French actor Maurice Ronet ("Purple Noon") is front and centre here as Paul Wagner, a free-spirited playboy. He is pressured by Christine Belling (Yvonne Furneaux, "Repulsion"),the wife of his good friend Christopher Belling (Anthony Perkins of "Psycho" fame),to sell his champagne business to American interests. (Represented by character actors Henry Jones ("The Bad Seed") and George Skaff ("Topaz").) But complicating matters is the fact that after Paul emerges from drunken stupors, dead female bodies are found in his vicinity. Since he hasn't been quite right since an incident in the films' opening business, he worries that he's losing his mind once again.

Critics weren't overly kind to this psychological thriller from French filmmaker Claude Chabrol, feeling that the plot was simply too convoluted. But, in truth, it's not all *that* complex, and it does have surprises in store for the viewer, including the ultimate identity of the killer, revealed to be a VERY ruthless sort. The film is extremely well shot in Technovision by Jean Rabier, and features a pleasant score by Pierre Jansen. It's noteworthy for being rather irreverent, and Chabrol gets an uncharacteristic, amusingly comic turn out of Perkins. This is the loosest that this viewer has ever seen the actor. Ronet, playing the one character in "The Champagne Murders" worthy of some sympathy, does a very effective job, but the film truly belongs to a fantastic Stephane Audran ("Babette's Feast") as the secretary.

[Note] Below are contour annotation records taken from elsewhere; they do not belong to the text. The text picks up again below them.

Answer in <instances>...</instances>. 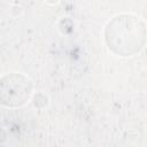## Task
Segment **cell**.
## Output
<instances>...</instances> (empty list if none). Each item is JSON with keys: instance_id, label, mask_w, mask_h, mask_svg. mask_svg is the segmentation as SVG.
<instances>
[{"instance_id": "cell-1", "label": "cell", "mask_w": 147, "mask_h": 147, "mask_svg": "<svg viewBox=\"0 0 147 147\" xmlns=\"http://www.w3.org/2000/svg\"><path fill=\"white\" fill-rule=\"evenodd\" d=\"M145 37V23L132 14H121L113 17L105 29V39L109 49L121 56L138 53L144 47Z\"/></svg>"}, {"instance_id": "cell-2", "label": "cell", "mask_w": 147, "mask_h": 147, "mask_svg": "<svg viewBox=\"0 0 147 147\" xmlns=\"http://www.w3.org/2000/svg\"><path fill=\"white\" fill-rule=\"evenodd\" d=\"M32 83L22 74H8L0 79V103L6 107H20L31 95Z\"/></svg>"}]
</instances>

Commendably, Chabrol may end this with the expected confrontation between principal characters, but dares to prevent the audience from feeling total satisfaction by ending the film without a true resolution.

Written by American film critic Derek Prouse and French screenwriter Claude Brule ("Barbarella"),based on an idea by William Benjamin; the dialogue for the French-language version was scripted by Paul Gegauff. This was the first of two pictures that Perkins acted in for Chabrol; the second was "Ten Days Wonder".

Seven out of 10.

Reviewed by AlsExGal6 / 10

A rather standard whodunit

Anthony Perkins plays an is-he-crazy or is-he-not post Norman Bates role and Maurice Ronet plays the French version of that same character. They were like twins...but were they killers?

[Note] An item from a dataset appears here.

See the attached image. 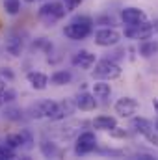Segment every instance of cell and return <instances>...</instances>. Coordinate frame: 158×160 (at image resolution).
<instances>
[{"label":"cell","mask_w":158,"mask_h":160,"mask_svg":"<svg viewBox=\"0 0 158 160\" xmlns=\"http://www.w3.org/2000/svg\"><path fill=\"white\" fill-rule=\"evenodd\" d=\"M93 24H95V21L91 17H87V15H77V17H73L65 24L63 34H65V38H69V39H73V41H82L91 36Z\"/></svg>","instance_id":"obj_1"},{"label":"cell","mask_w":158,"mask_h":160,"mask_svg":"<svg viewBox=\"0 0 158 160\" xmlns=\"http://www.w3.org/2000/svg\"><path fill=\"white\" fill-rule=\"evenodd\" d=\"M91 75L97 80H116L121 77V65L112 58H104L95 62V69L91 71Z\"/></svg>","instance_id":"obj_2"},{"label":"cell","mask_w":158,"mask_h":160,"mask_svg":"<svg viewBox=\"0 0 158 160\" xmlns=\"http://www.w3.org/2000/svg\"><path fill=\"white\" fill-rule=\"evenodd\" d=\"M65 13H67V8H65V4L60 2V0H48V2H45L39 8V19L45 21L47 24L58 22L60 19L65 17Z\"/></svg>","instance_id":"obj_3"},{"label":"cell","mask_w":158,"mask_h":160,"mask_svg":"<svg viewBox=\"0 0 158 160\" xmlns=\"http://www.w3.org/2000/svg\"><path fill=\"white\" fill-rule=\"evenodd\" d=\"M58 108H60V102H54V101H39L36 104H32L28 108V116L32 119H43V118H48L52 121L54 116L58 114Z\"/></svg>","instance_id":"obj_4"},{"label":"cell","mask_w":158,"mask_h":160,"mask_svg":"<svg viewBox=\"0 0 158 160\" xmlns=\"http://www.w3.org/2000/svg\"><path fill=\"white\" fill-rule=\"evenodd\" d=\"M97 149V136L95 132L91 130H86V132H80L75 140V153L78 157H84V155H89Z\"/></svg>","instance_id":"obj_5"},{"label":"cell","mask_w":158,"mask_h":160,"mask_svg":"<svg viewBox=\"0 0 158 160\" xmlns=\"http://www.w3.org/2000/svg\"><path fill=\"white\" fill-rule=\"evenodd\" d=\"M121 41V34L114 26H104L95 32V45L99 47H116Z\"/></svg>","instance_id":"obj_6"},{"label":"cell","mask_w":158,"mask_h":160,"mask_svg":"<svg viewBox=\"0 0 158 160\" xmlns=\"http://www.w3.org/2000/svg\"><path fill=\"white\" fill-rule=\"evenodd\" d=\"M155 34L153 30V22H143V24H136V26H126L125 28V38L128 39H149Z\"/></svg>","instance_id":"obj_7"},{"label":"cell","mask_w":158,"mask_h":160,"mask_svg":"<svg viewBox=\"0 0 158 160\" xmlns=\"http://www.w3.org/2000/svg\"><path fill=\"white\" fill-rule=\"evenodd\" d=\"M121 21H123L126 26H136V24L147 22V15H145L143 9L130 6V8H125V9L121 11Z\"/></svg>","instance_id":"obj_8"},{"label":"cell","mask_w":158,"mask_h":160,"mask_svg":"<svg viewBox=\"0 0 158 160\" xmlns=\"http://www.w3.org/2000/svg\"><path fill=\"white\" fill-rule=\"evenodd\" d=\"M114 110H116V114L119 118H132L138 110V102L132 97H121L114 104Z\"/></svg>","instance_id":"obj_9"},{"label":"cell","mask_w":158,"mask_h":160,"mask_svg":"<svg viewBox=\"0 0 158 160\" xmlns=\"http://www.w3.org/2000/svg\"><path fill=\"white\" fill-rule=\"evenodd\" d=\"M75 102H77V108L82 110V112H91V110L97 108V97L93 95V91L91 93H87V91L78 93L77 99H75Z\"/></svg>","instance_id":"obj_10"},{"label":"cell","mask_w":158,"mask_h":160,"mask_svg":"<svg viewBox=\"0 0 158 160\" xmlns=\"http://www.w3.org/2000/svg\"><path fill=\"white\" fill-rule=\"evenodd\" d=\"M95 54L89 52V50H78L75 56H73V65L80 67V69H91L95 65Z\"/></svg>","instance_id":"obj_11"},{"label":"cell","mask_w":158,"mask_h":160,"mask_svg":"<svg viewBox=\"0 0 158 160\" xmlns=\"http://www.w3.org/2000/svg\"><path fill=\"white\" fill-rule=\"evenodd\" d=\"M156 127L149 119H145V118H132V121H130V130L136 132V134H141V136H147Z\"/></svg>","instance_id":"obj_12"},{"label":"cell","mask_w":158,"mask_h":160,"mask_svg":"<svg viewBox=\"0 0 158 160\" xmlns=\"http://www.w3.org/2000/svg\"><path fill=\"white\" fill-rule=\"evenodd\" d=\"M26 80H28V84H30L34 89H37V91L47 89V86H48V77H47L45 73H41V71H30V73L26 75Z\"/></svg>","instance_id":"obj_13"},{"label":"cell","mask_w":158,"mask_h":160,"mask_svg":"<svg viewBox=\"0 0 158 160\" xmlns=\"http://www.w3.org/2000/svg\"><path fill=\"white\" fill-rule=\"evenodd\" d=\"M138 52L141 58H153L158 54V41L149 38V39H143L138 47Z\"/></svg>","instance_id":"obj_14"},{"label":"cell","mask_w":158,"mask_h":160,"mask_svg":"<svg viewBox=\"0 0 158 160\" xmlns=\"http://www.w3.org/2000/svg\"><path fill=\"white\" fill-rule=\"evenodd\" d=\"M6 50L11 56H19L22 52V38L19 34H9L6 39Z\"/></svg>","instance_id":"obj_15"},{"label":"cell","mask_w":158,"mask_h":160,"mask_svg":"<svg viewBox=\"0 0 158 160\" xmlns=\"http://www.w3.org/2000/svg\"><path fill=\"white\" fill-rule=\"evenodd\" d=\"M93 127L99 128V130H110L112 132L117 127V119L112 118V116H99V118L93 119Z\"/></svg>","instance_id":"obj_16"},{"label":"cell","mask_w":158,"mask_h":160,"mask_svg":"<svg viewBox=\"0 0 158 160\" xmlns=\"http://www.w3.org/2000/svg\"><path fill=\"white\" fill-rule=\"evenodd\" d=\"M93 95L97 97V99H108L110 95H112V86L106 82V80H97L95 84H93Z\"/></svg>","instance_id":"obj_17"},{"label":"cell","mask_w":158,"mask_h":160,"mask_svg":"<svg viewBox=\"0 0 158 160\" xmlns=\"http://www.w3.org/2000/svg\"><path fill=\"white\" fill-rule=\"evenodd\" d=\"M39 151H41V155H43V157H47V158H54V157H58V155H60L58 145H56L54 142H50V140H41Z\"/></svg>","instance_id":"obj_18"},{"label":"cell","mask_w":158,"mask_h":160,"mask_svg":"<svg viewBox=\"0 0 158 160\" xmlns=\"http://www.w3.org/2000/svg\"><path fill=\"white\" fill-rule=\"evenodd\" d=\"M71 80H73V73H71V71H65V69L56 71V73L50 75V82H52L54 86H65V84H69Z\"/></svg>","instance_id":"obj_19"},{"label":"cell","mask_w":158,"mask_h":160,"mask_svg":"<svg viewBox=\"0 0 158 160\" xmlns=\"http://www.w3.org/2000/svg\"><path fill=\"white\" fill-rule=\"evenodd\" d=\"M4 9L7 15H17L21 11V0H4Z\"/></svg>","instance_id":"obj_20"},{"label":"cell","mask_w":158,"mask_h":160,"mask_svg":"<svg viewBox=\"0 0 158 160\" xmlns=\"http://www.w3.org/2000/svg\"><path fill=\"white\" fill-rule=\"evenodd\" d=\"M6 143H7L9 147H13V149L22 147V134H21V132H17V134H9V136L6 138Z\"/></svg>","instance_id":"obj_21"},{"label":"cell","mask_w":158,"mask_h":160,"mask_svg":"<svg viewBox=\"0 0 158 160\" xmlns=\"http://www.w3.org/2000/svg\"><path fill=\"white\" fill-rule=\"evenodd\" d=\"M15 158V149L9 147L7 143H0V160H9Z\"/></svg>","instance_id":"obj_22"},{"label":"cell","mask_w":158,"mask_h":160,"mask_svg":"<svg viewBox=\"0 0 158 160\" xmlns=\"http://www.w3.org/2000/svg\"><path fill=\"white\" fill-rule=\"evenodd\" d=\"M4 118L11 119V121H19L22 118V110L21 108H6L4 110Z\"/></svg>","instance_id":"obj_23"},{"label":"cell","mask_w":158,"mask_h":160,"mask_svg":"<svg viewBox=\"0 0 158 160\" xmlns=\"http://www.w3.org/2000/svg\"><path fill=\"white\" fill-rule=\"evenodd\" d=\"M21 134H22V147L24 149H32L34 147V136H32V132L28 128H22Z\"/></svg>","instance_id":"obj_24"},{"label":"cell","mask_w":158,"mask_h":160,"mask_svg":"<svg viewBox=\"0 0 158 160\" xmlns=\"http://www.w3.org/2000/svg\"><path fill=\"white\" fill-rule=\"evenodd\" d=\"M95 24H101V26H116V19L112 15H101L95 19Z\"/></svg>","instance_id":"obj_25"},{"label":"cell","mask_w":158,"mask_h":160,"mask_svg":"<svg viewBox=\"0 0 158 160\" xmlns=\"http://www.w3.org/2000/svg\"><path fill=\"white\" fill-rule=\"evenodd\" d=\"M13 101H15V91L9 89V88H6V91L2 93V99H0V106L9 104V102H13Z\"/></svg>","instance_id":"obj_26"},{"label":"cell","mask_w":158,"mask_h":160,"mask_svg":"<svg viewBox=\"0 0 158 160\" xmlns=\"http://www.w3.org/2000/svg\"><path fill=\"white\" fill-rule=\"evenodd\" d=\"M145 138H147V142H149V143H153L155 147H158V130H156V128H155V130H151Z\"/></svg>","instance_id":"obj_27"},{"label":"cell","mask_w":158,"mask_h":160,"mask_svg":"<svg viewBox=\"0 0 158 160\" xmlns=\"http://www.w3.org/2000/svg\"><path fill=\"white\" fill-rule=\"evenodd\" d=\"M63 4H65L67 11H73V9H77L80 4H82V0H63Z\"/></svg>","instance_id":"obj_28"},{"label":"cell","mask_w":158,"mask_h":160,"mask_svg":"<svg viewBox=\"0 0 158 160\" xmlns=\"http://www.w3.org/2000/svg\"><path fill=\"white\" fill-rule=\"evenodd\" d=\"M0 77L2 78H7V80H13V71L9 67H2L0 69Z\"/></svg>","instance_id":"obj_29"},{"label":"cell","mask_w":158,"mask_h":160,"mask_svg":"<svg viewBox=\"0 0 158 160\" xmlns=\"http://www.w3.org/2000/svg\"><path fill=\"white\" fill-rule=\"evenodd\" d=\"M123 56H125V48H119V50H116V52H112V56H108V58H112L114 62H119Z\"/></svg>","instance_id":"obj_30"},{"label":"cell","mask_w":158,"mask_h":160,"mask_svg":"<svg viewBox=\"0 0 158 160\" xmlns=\"http://www.w3.org/2000/svg\"><path fill=\"white\" fill-rule=\"evenodd\" d=\"M6 91V78L0 77V99H2V93Z\"/></svg>","instance_id":"obj_31"},{"label":"cell","mask_w":158,"mask_h":160,"mask_svg":"<svg viewBox=\"0 0 158 160\" xmlns=\"http://www.w3.org/2000/svg\"><path fill=\"white\" fill-rule=\"evenodd\" d=\"M153 30H155V34H158V19L153 21Z\"/></svg>","instance_id":"obj_32"},{"label":"cell","mask_w":158,"mask_h":160,"mask_svg":"<svg viewBox=\"0 0 158 160\" xmlns=\"http://www.w3.org/2000/svg\"><path fill=\"white\" fill-rule=\"evenodd\" d=\"M155 110L158 112V99H156V102H155Z\"/></svg>","instance_id":"obj_33"},{"label":"cell","mask_w":158,"mask_h":160,"mask_svg":"<svg viewBox=\"0 0 158 160\" xmlns=\"http://www.w3.org/2000/svg\"><path fill=\"white\" fill-rule=\"evenodd\" d=\"M155 127H156V130H158V121H156V125H155Z\"/></svg>","instance_id":"obj_34"},{"label":"cell","mask_w":158,"mask_h":160,"mask_svg":"<svg viewBox=\"0 0 158 160\" xmlns=\"http://www.w3.org/2000/svg\"><path fill=\"white\" fill-rule=\"evenodd\" d=\"M24 2H34V0H24Z\"/></svg>","instance_id":"obj_35"}]
</instances>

What I liked about this movie was the dual role played by French actress Stephane Audran. With a little black wig, brown contact lenses and buck teeth, she played the mousy secretary Jacqueline. With her natural blonde hair and blue eyes she played seductress Lydia.

Nobody else in the cast was very effective except for Audran and it was interesting to see her as a lovesick chick-on-the-side to the married Perkins, and as the faithful, bland secretary who gratefully took the orders of her mistress, Perkins' wife.

The final scene was staged uniquely by director Claude Chabrol and it was very effective. As Ronet, Perkins and Audran all fight for a gun to kill each other for a variety of reasons, the camera pulls away from inside the red-carpeted bedroom where the three are wrestling around. The camera continues to pull away until just a small red square with the three writhing bodies is center-stage around a black border that just gets bigger and bigger. Then the Universal logo appears and that's the end.

You don't find out who won the fight and it makes for a great ending to, as I said. a pretty standard "who-is-the-killer" movie. It's worth watching for Audran's performance, though small in number of scenes; and for that last fighting shot.